» **WHAT IS ASKED**: Can you repeat the following material exactly as it appears, leaving out the pictures?

_ _ _ _

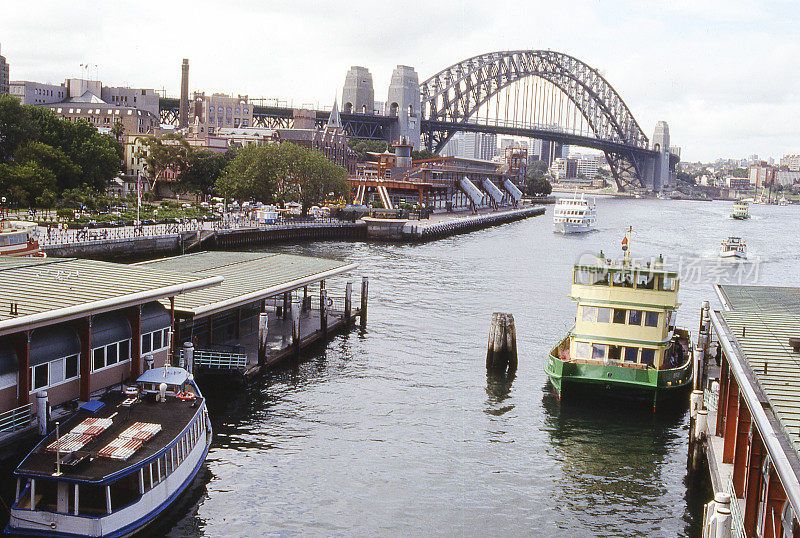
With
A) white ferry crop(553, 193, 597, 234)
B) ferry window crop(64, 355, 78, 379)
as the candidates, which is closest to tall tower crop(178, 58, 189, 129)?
white ferry crop(553, 193, 597, 234)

_ _ _ _

» **RESPONSE TO THE TASK**:
With
A) white ferry crop(553, 193, 597, 234)
B) ferry window crop(64, 355, 78, 379)
as the candidates, which is closest to tall tower crop(178, 58, 189, 129)?
white ferry crop(553, 193, 597, 234)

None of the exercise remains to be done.